All of lore.kernel.org
 help / color / mirror / Atom feed
From: "Andreas Grünbacher" <andreas.gruenbacher@gmail.com>
To: "Darrick J. Wong" <djwong@kernel.org>
Cc: Andreas Gruenbacher <agruenba@redhat.com>,
	Christoph Hellwig <hch@lst.de>,
	Matthew Wilcox <willy@infradead.org>,
	Huang Jianan <huangjianan@oppo.com>,
	linux-erofs@lists.ozlabs.org,
	linux-fsdevel <linux-fsdevel@vger.kernel.org>,
	LKML <linux-kernel@vger.kernel.org>
Subject: Re: [PATCH v7] iomap: make inline data support more flexible
Date: Tue, 27 Jul 2021 00:20:18 +0200	[thread overview]
Message-ID: <CAHpGcM+oarDjgAC30X1eP4qPkpPP6i1s32t6CPXCYgiySOqVrg@mail.gmail.com> (raw)

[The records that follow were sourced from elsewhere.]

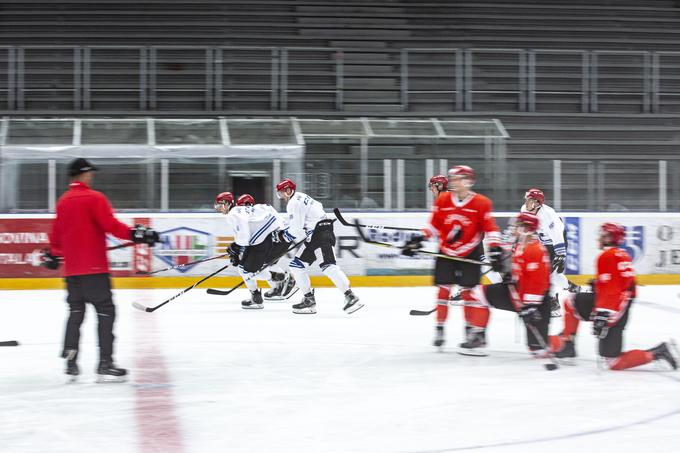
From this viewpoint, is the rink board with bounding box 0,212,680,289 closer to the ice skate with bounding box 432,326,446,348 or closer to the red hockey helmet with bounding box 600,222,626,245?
the ice skate with bounding box 432,326,446,348

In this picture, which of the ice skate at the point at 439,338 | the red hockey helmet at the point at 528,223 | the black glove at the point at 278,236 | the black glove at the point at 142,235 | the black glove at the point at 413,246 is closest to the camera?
the black glove at the point at 142,235

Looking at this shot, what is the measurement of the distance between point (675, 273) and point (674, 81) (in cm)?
614

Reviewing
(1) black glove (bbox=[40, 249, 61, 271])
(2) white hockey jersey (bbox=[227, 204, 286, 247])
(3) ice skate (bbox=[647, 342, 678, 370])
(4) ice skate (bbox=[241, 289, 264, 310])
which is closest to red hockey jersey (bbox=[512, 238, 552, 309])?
(3) ice skate (bbox=[647, 342, 678, 370])

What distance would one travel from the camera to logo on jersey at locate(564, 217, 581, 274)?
13.4 meters

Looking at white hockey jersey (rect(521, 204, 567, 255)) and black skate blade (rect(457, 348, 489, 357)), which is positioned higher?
white hockey jersey (rect(521, 204, 567, 255))

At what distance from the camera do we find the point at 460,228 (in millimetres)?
6844

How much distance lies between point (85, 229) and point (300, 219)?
4.37 m

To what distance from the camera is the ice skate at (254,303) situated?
407 inches

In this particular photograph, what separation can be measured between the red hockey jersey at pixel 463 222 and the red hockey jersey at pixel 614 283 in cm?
91

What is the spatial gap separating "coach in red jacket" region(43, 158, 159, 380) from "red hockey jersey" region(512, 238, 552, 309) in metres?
2.19

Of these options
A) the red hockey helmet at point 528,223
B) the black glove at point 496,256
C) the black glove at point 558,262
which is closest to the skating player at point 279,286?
the black glove at point 558,262

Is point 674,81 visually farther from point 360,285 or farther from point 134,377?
point 134,377

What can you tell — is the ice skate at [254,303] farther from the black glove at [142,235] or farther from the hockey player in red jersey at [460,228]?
the black glove at [142,235]

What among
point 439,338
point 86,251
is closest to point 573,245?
point 439,338
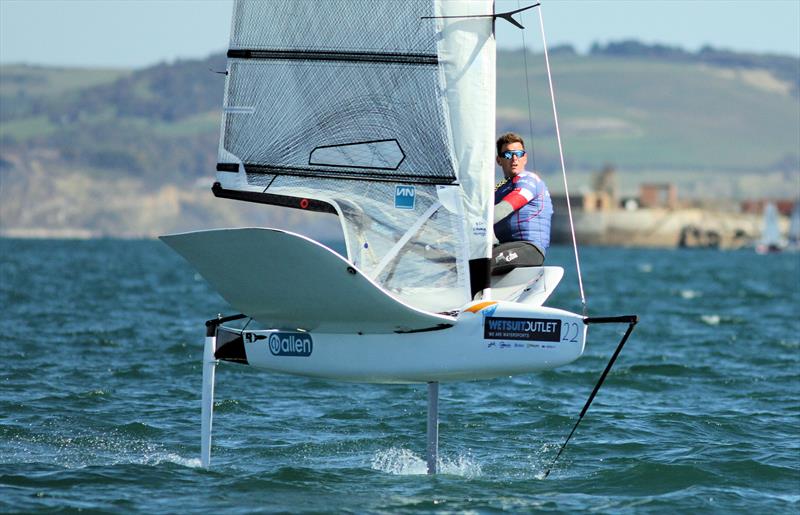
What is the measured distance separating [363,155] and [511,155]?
1.25m

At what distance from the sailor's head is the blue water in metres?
2.44

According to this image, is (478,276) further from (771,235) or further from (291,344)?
(771,235)

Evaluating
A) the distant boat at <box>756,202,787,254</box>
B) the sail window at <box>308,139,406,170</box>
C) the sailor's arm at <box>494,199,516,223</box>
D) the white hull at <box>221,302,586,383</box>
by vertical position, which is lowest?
the white hull at <box>221,302,586,383</box>

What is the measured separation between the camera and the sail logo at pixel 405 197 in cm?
1038

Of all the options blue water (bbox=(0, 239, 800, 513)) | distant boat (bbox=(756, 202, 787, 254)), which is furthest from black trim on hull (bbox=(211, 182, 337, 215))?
distant boat (bbox=(756, 202, 787, 254))

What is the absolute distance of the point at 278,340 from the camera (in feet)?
34.2

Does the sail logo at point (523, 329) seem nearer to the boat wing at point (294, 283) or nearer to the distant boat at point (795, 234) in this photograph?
the boat wing at point (294, 283)

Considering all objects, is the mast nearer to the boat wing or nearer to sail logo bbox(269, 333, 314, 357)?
the boat wing

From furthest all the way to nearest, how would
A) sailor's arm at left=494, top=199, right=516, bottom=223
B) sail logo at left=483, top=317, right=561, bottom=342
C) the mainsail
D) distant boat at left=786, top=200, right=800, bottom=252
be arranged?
distant boat at left=786, top=200, right=800, bottom=252 → sailor's arm at left=494, top=199, right=516, bottom=223 → the mainsail → sail logo at left=483, top=317, right=561, bottom=342

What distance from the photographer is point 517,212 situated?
11.0m

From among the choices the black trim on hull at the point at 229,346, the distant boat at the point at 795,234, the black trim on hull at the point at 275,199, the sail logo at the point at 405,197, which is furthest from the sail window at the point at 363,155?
the distant boat at the point at 795,234

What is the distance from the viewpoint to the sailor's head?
1094 cm

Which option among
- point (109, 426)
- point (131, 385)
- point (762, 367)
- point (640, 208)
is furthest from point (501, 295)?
point (640, 208)

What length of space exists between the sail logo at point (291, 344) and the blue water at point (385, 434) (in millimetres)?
1001
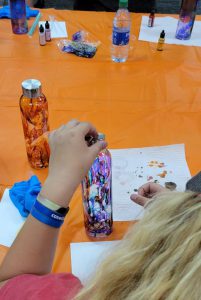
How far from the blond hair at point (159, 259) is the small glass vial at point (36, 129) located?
0.45m

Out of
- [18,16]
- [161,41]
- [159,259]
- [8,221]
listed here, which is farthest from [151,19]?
[159,259]

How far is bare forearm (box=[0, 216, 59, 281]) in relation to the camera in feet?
2.02

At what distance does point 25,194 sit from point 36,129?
19 cm

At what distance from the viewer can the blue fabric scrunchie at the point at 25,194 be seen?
76 cm

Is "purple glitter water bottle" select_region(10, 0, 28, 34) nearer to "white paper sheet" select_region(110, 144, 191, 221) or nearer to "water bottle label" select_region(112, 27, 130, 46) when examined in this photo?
"water bottle label" select_region(112, 27, 130, 46)

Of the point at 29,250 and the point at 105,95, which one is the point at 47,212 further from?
the point at 105,95

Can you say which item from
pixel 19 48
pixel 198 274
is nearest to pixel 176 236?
pixel 198 274

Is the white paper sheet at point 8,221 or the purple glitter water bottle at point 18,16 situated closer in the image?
the white paper sheet at point 8,221

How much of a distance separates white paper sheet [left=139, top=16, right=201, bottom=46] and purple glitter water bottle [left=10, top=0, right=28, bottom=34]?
1.62ft

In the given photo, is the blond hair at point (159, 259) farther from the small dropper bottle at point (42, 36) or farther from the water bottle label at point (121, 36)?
the small dropper bottle at point (42, 36)

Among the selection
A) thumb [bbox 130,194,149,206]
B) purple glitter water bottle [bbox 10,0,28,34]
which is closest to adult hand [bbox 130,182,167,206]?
thumb [bbox 130,194,149,206]

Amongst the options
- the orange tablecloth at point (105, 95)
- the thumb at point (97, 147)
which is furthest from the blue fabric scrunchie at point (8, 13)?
the thumb at point (97, 147)

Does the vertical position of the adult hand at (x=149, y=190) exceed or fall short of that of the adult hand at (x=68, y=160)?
it falls short

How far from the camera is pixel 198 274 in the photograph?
1.29ft
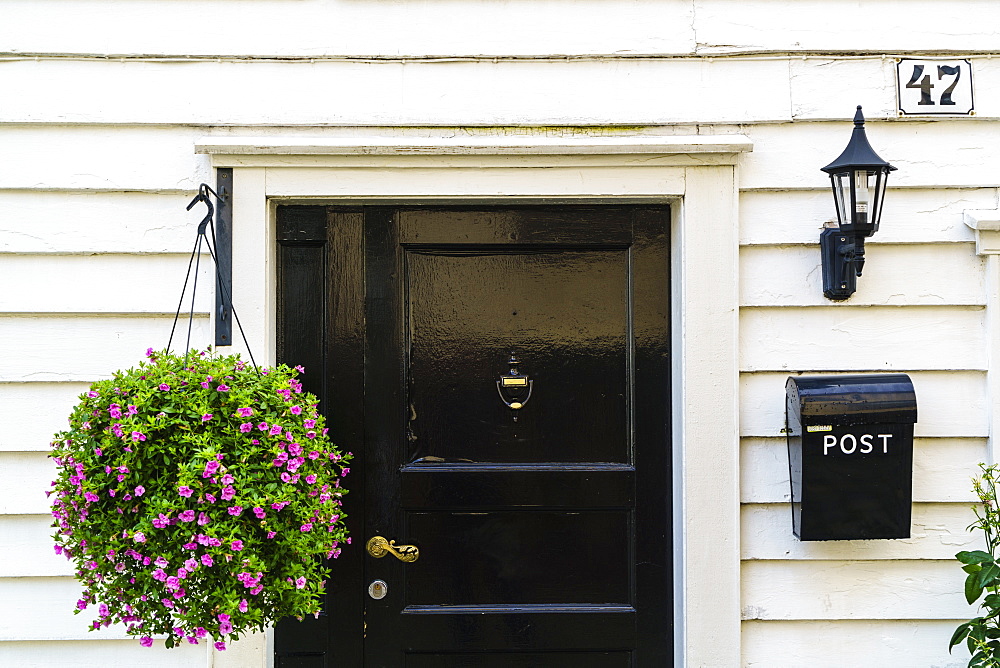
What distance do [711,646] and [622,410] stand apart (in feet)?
2.46

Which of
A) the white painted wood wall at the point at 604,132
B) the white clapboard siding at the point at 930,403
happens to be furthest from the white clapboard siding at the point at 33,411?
the white clapboard siding at the point at 930,403

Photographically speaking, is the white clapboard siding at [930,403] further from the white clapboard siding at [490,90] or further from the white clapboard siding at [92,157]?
the white clapboard siding at [92,157]

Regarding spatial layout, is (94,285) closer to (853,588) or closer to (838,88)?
(838,88)

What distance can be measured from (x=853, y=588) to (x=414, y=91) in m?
2.01

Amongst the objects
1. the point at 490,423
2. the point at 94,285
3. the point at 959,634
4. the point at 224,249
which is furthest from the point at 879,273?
the point at 94,285

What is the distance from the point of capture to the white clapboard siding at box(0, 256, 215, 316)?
248 centimetres

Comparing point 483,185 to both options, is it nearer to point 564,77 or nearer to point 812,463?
point 564,77

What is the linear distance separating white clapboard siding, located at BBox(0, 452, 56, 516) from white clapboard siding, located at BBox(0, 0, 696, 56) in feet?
4.05

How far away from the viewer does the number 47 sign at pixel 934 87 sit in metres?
2.51

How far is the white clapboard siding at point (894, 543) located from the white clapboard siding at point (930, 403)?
233 millimetres

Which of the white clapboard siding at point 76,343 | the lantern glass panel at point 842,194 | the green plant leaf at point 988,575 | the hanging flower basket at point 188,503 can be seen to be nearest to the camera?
the hanging flower basket at point 188,503

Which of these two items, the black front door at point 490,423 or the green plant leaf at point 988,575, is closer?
the green plant leaf at point 988,575

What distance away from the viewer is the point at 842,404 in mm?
2346

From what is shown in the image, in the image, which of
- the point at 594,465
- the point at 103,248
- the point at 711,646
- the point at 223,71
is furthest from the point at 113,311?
the point at 711,646
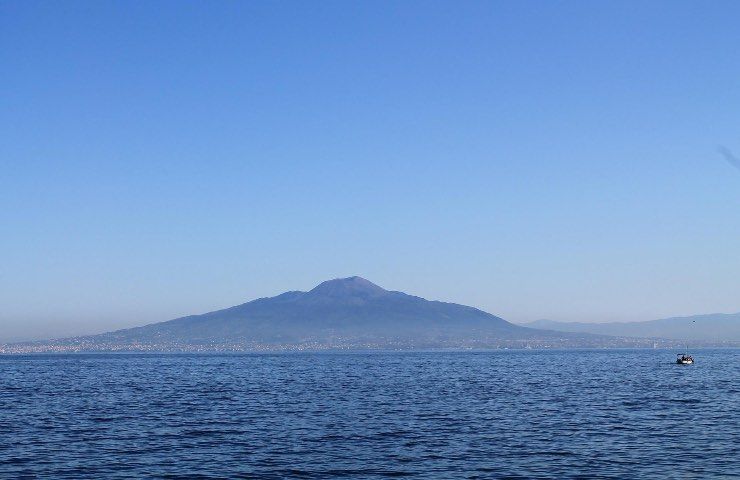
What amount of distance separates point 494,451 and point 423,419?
17.8m

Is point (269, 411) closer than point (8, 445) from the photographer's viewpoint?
No

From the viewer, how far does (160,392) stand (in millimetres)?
103250

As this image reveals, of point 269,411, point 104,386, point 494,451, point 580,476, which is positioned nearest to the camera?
point 580,476

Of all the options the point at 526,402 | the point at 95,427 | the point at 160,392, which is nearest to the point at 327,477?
the point at 95,427

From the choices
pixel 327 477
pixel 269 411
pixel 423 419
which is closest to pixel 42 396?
pixel 269 411

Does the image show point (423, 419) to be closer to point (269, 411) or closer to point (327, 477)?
point (269, 411)

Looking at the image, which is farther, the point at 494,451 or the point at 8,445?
the point at 8,445

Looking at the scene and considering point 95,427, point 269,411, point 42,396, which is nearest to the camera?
point 95,427

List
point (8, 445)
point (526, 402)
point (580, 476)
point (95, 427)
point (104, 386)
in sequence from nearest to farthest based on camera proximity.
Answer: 1. point (580, 476)
2. point (8, 445)
3. point (95, 427)
4. point (526, 402)
5. point (104, 386)

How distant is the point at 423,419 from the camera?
67.4 m

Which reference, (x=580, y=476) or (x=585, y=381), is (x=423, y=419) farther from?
(x=585, y=381)

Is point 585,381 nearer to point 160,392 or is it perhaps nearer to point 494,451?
point 160,392

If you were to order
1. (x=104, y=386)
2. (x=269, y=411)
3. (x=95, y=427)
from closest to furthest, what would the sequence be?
(x=95, y=427) < (x=269, y=411) < (x=104, y=386)

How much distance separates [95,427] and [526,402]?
4493 centimetres
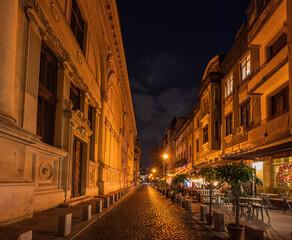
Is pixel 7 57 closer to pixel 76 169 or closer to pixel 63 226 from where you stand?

In-Reply-To: <20210726213629.GF8572@magnolia>

Am Mo., 26. Juli 2021 um 23:36 Uhr schrieb Darrick J. Wong <djwong@kernel.org>:
> On Mon, Jul 26, 2021 at 09:22:41AM +0200, Andreas Gruenbacher wrote:
> > On Mon, Jul 26, 2021 at 4:36 AM Gao Xiang <hsiangkao@linux.alibaba.com> wrote:
> > > On Mon, Jul 26, 2021 at 12:16:39AM +0200, Andreas Gruenbacher wrote:
> > > > Here's a fixed and cleaned up version that passes fstests on gfs2.
> > > >
> > > > I see no reason why the combination of tail packing + writing should
> > > > cause any issues, so in my opinion, the check that disables that
> > > > combination in iomap_write_begin_inline should still be removed.
> > >
> > > Since there is no such fs for tail-packing write, I just do a wild
> > > guess, for example,
> > >  1) the tail-end block was not inlined, so iomap_write_end() dirtied
> > >     the whole page (or buffer) for the page writeback;
> > >  2) then it was truncated into a tail-packing inline block so the last
> > >     extent(page) became INLINE but dirty instead;
> > >  3) during the late page writeback for dirty pages,
> > >     if (WARN_ON_ONCE(wpc->iomap.type == IOMAP_INLINE))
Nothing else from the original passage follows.